● Excerto da página:
How Finland’s fake four-day week became a ‘fact’ in Europe’s media: Talvez nem tanto uma fake news, mas claramente um caso de jornalismo preguiçoso que se espalhou em redações internacionais. O que assusta nisto é que se até jornais de referência não se dão ao trabalho de analisar um claro caso de mal entendido da reportagem, imaginem com verdadeiras peças de desinformação criadas para causar confusão. Abala um bocado a fé na qualidade dos media, não abala?

History of the two-day weekend offers lessons for today’s calls for a four-day week: Se a notícia que circula por aí sobre as intenções do governo finlandês em criar semanas de trabalho de quatro dias é um exemplo de desleixo jornalístico, talvez circule porque toca numa daquelas necessidades sociais não expressas. Na verdade, a oficialização de um fim de semana de dois dias é recente, e o movimento para equilibrar horas de trabalho com descanso e lazer foi algo que, quando começou a ser sugerido, esbarrou com os mesmos argumentos de impacto na produtividade e potencial descalabro económico que se usam hoje se se aflorar a questão de repensar a semana de trabalho para quatro dias. Olhar para a história tem destas coisas.

● Dados fornecidos:

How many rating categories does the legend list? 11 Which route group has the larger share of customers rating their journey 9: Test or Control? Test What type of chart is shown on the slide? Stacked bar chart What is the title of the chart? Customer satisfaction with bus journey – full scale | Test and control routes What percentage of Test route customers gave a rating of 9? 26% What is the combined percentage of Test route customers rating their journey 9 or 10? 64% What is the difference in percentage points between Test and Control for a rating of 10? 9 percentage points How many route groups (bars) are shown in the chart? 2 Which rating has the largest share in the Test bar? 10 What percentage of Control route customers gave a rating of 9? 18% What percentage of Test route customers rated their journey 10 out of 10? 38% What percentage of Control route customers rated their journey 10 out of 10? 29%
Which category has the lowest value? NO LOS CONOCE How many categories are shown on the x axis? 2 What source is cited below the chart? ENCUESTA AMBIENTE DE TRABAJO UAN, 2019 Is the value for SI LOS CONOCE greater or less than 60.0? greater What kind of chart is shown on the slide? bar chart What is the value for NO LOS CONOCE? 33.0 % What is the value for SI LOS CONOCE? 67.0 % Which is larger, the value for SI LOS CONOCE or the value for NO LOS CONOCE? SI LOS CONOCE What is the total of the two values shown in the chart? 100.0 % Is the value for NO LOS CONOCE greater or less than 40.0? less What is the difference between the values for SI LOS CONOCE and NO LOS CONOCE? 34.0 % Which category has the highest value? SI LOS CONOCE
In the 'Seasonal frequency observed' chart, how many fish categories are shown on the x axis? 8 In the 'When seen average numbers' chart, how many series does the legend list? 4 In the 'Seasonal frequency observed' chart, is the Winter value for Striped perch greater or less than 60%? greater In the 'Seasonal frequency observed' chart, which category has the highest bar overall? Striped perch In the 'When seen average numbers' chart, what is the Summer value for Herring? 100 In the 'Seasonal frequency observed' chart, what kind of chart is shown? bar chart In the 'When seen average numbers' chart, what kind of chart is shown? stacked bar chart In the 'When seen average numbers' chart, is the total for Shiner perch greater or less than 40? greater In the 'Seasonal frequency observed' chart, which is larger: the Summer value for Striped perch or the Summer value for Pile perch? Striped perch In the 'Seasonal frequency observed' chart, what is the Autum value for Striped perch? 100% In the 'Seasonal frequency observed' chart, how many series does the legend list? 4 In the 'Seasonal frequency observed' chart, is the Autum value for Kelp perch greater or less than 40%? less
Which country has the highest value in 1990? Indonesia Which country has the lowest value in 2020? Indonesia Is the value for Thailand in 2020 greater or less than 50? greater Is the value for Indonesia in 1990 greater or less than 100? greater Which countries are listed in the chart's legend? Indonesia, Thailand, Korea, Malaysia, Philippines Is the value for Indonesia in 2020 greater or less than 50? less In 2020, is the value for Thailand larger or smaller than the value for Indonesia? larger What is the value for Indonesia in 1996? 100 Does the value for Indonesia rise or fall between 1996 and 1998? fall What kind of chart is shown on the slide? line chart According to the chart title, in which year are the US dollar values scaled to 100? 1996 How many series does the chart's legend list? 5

● Tarefa: Dê seguimento ao excerto sobre a semana de trabalho de quatro dias, começando logo a seguir à última frase apresentada. O material não tem qualquer relação com o excerto.

● Resposta:
Why We Love Untranslatable Words: Que, na verdade, não são verdadeiramente intraduziveis, mas gostamos de pensar que são para preservar algum mistério no mundo. Claro que se fala também da nossa palavra saudade, que se acham que é exclusiva dos portugueses, rumem à fronteira galega e perguntem o que é a soidade.

From frontispiece to endpapers: the last word on the book: Pequenos detalhes da história dos livros, que dão histórias que os mais bibliófilos irão adorar.

14th-Century Illustration of Venice Is the Oldest Found Yet: Fascinante, esta imagem rascunhada que nos dá um vislumbre do que era Veneza no século XIV. Uma pérola visual esquecida na história.

The Myth of the Artistic Genius: Observar o infelizmente óbvio. Como em muitos outros campos, a história da arte valorizou excessivamente a criatividade dos artistas masculinos, relegando o papel das artistas para o esquecimento, entre o desmerecimento ou o ignorar intencional. Felizmente, o mundo está a mudar.

These Photos Capture the World’s Sewer Systems When They Were Brand New: Podemos ter uma certa reserva perante a ideia de esgotos serem fascinantes, mas na verdade são grandes exemplos do melhor que se faz em infraestruturas. São os mundos subterrâneos que sustentam as nossas cidades.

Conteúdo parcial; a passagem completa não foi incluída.